Tuesday, October 23, 2007

Turkey Teaches Israel a Lesson

There is a problem in world diplomacy which has ramifications for Israel.

One of the allies of the United States and other countries has been attacked over the years by an underground which has employed not only traditional national liberation tactics but also terror against civilians. This undergound is based just across the ally's border. This underground movement has centuries-long claims on portions of the ally's territory.

If you were thinking that perhaps this ally I have been describing is Israel - you're wrong.

I'm talking about Turkey and its Kurdish problem which of late has been an increasingly pressing issue.
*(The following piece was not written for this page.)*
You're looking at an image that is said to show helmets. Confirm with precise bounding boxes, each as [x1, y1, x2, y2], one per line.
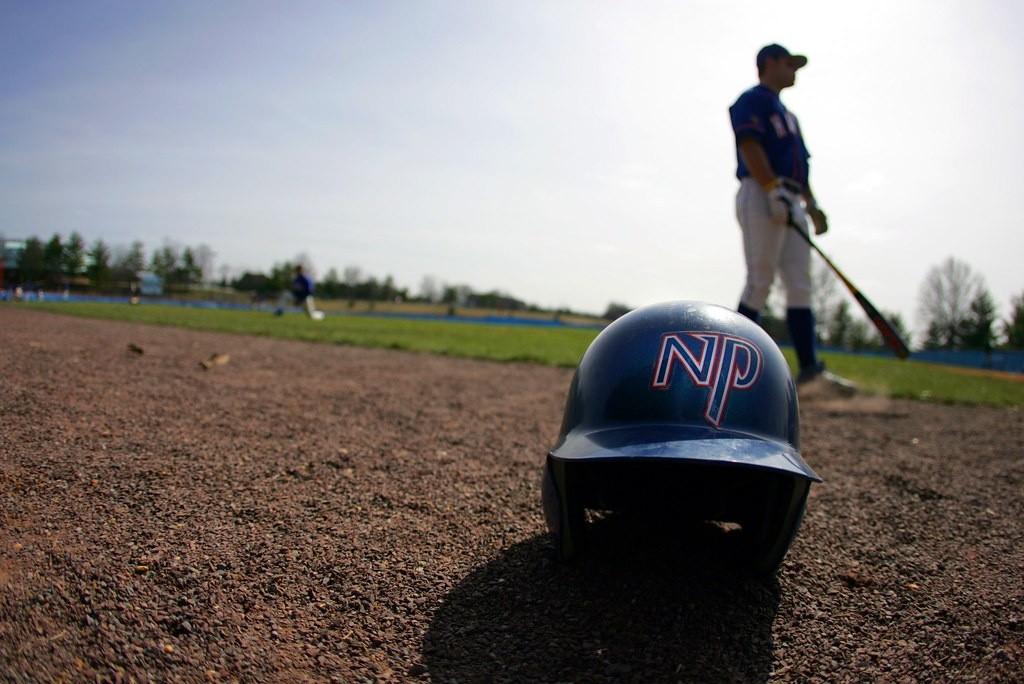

Turkey has been suffering attacks, characterized by terror as well as traditional guerrilla tactics, from a Kurdish group making territorial demands for the establishment of their national homeland. Israel has been in a parallel situation for many decades.



The United States, Great Britain and many other countries have pressured Israel over the years to make concessions to the Arabs who term themselves "Palestinians", most notably territorial retreat. Indeed, since 1922, the pre-state Zionist Movement and later, the state of Israel, have consistently been forced to agree to a partition of its national homeland.

Turkey has not been similarly pressured.

Why can't Turkey be similarly pressured?

Is it because Israel's withdrawals have been an abject failure? If so, why must Israel continue to concede but Turkey not?

Israel, it appears, is always forced into the "territories for peace" paradigm. But not Turkey. Turkey is not being forced, gently or otherwise, to yield up portions of what it considers its territory to placate the pesh merga of the PKK, or the resistance fighters, operating out of the Qandil mountains on the border between Turkey and Iraq.



Indeed, the shoe is perhaps on the other foot in that Iraq is beginning to pressured to grant further autonomy to the mostly autonomous Kurdish region establsihed in 1991.

The so-called Palestine Authority has been semi-autonomous since 1993 and it also has been promoting terror attacks against of American ally - Israel. But Israel, unlike Turkey, is caught in the vise of "yield-surrender-withdraw". Specious historical, legal and religious claims of the Arabs are taken at face value but the Kurds are portrayed in the most negative light.

I myself have to real knowledge as regards the justice of the Kurdish cause (although Israel was a special supporter of the Kurds in the early 1960s on onwards). But, nevertheless, I think a lesson can be learned. Turkey is an ally not because it is the most democratic country in the Middle East nor the richest. But it is strategic. America needs its bases and especially its airfields. And it does not want Turkey to stage border-crossing raids into Iraq to root out the PKK.

And still, partition is not a threat to Turkey unlike how it hangs like a sword over Israel's vulnerable neck.

There's a lesson here. But who will learn?

1 comment:

Soccer Dad said...

NY Times editorial

See they wanted Ocalan to become a peacemaker just like Arafat!